Maternal Immune Activation and Interleukin 17A in the Pathogenesis of Autistic Spectrum Disorder and Why It Matters in the COVID-19 Era

Michael Carter; Sophie Casey; Gerard W O'Keeffe; Louise Gibson; Louise Gallagher; Deirdre M Murray

doi:10.3389/fpsyt.2022.823096

Maternal Immune Activation and Interleukin 17A in the Pathogenesis of Autistic Spectrum Disorder and Why It Matters in the COVID-19 Era

Front Psychiatry. 2022 Feb 17:13:823096. doi: 10.3389/fpsyt.2022.823096. eCollection 2022.

Authors

Michael Carter^{1

2

3}, Sophie Casey^{1

4}, Gerard W O'Keeffe^{1

4}, Louise Gibson^{1

2}, Louise Gallagher^{5

6}, Deirdre M Murray^{1

2}

Affiliations

¹ INFANT Research Centre, University College Cork, Cork, Ireland.
² Department of Paediatrics and Child Health, University College Cork, Cork, Ireland.
³ National Children's Research Centre, Dublin, Ireland.
⁴ Department of Anatomy and Neuroscience, University College Cork, Cork, Ireland.
⁵ Department of Psychiatry, School of Medicine, Trinity College Dublin, Dublin, Ireland.
⁶ Trinity Translational Medicine Institute, St. James's Hospital, Dublin, Ireland.

Abstract

Autism spectrum disorder (ASD) is the commonest neurodevelopmental disability. It is a highly complex disorder with an increasing prevalence and an unclear etiology. Consensus indicates that ASD arises as a genetically modulated, and environmentally influenced condition. Although pathogenic rare genetic variants are detected in around 20% of cases of ASD, no single factor is responsible for the vast majority of ASD cases or that explains their characteristic clinical heterogeneity.
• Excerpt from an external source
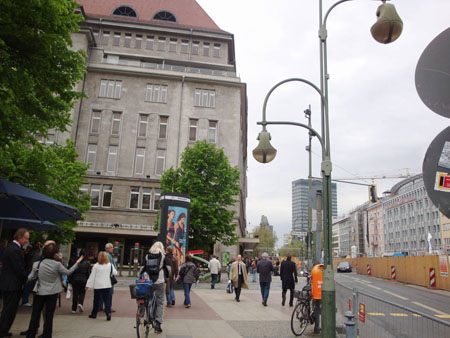Blick vom Wittenbergplatz durch die Tauentzienstraße auf Europa-Center und Gedächtniskirche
However, a growing body of evidence suggests that ASD susceptibility involves an interplay between genetic factors and environmental exposures. One such environmental exposure which has received significant attention in this regard is maternal immune activation (MIA) resulting from bacterial or viral infection during pregnancy. Reproducible rodent models of ASD are well-established whereby induction of MIA in pregnant dams, leads to offspring displaying neuroanatomical, functional, and behavioral changes analogous to those seen in ASD. Blockade of specific inflammatory cytokines such as interleukin-17A during gestation remediates many of these observed behavioral effects, suggesting a causative or contributory role. Here, we review the growing body of animal and human-based evidence indicating that interleukin-17A may mediate the observed effects of MIA on neurodevelopmental outcomes in the offspring. This is particularly important given the current corona virus disease-2019 (COVID-19) pandemic as severe acute respiratory syndrome coronavirus 2 (SARS-CoV-2) infection during pregnancy is a potent stimulator of the maternal immune response, however the long-term effects of maternal SARS-CoV-2 infection on neurodevelopmental outcomes is unclear. This underscores the importance of monitoring neurodevelopmental outcomes in children exposed to SARS-CoV-2-induced MIA during gestation.

Keywords: ASD; COVID-19; MIA; autism; cytokine; interleukin-17A (IL-17A); maternal immune activation.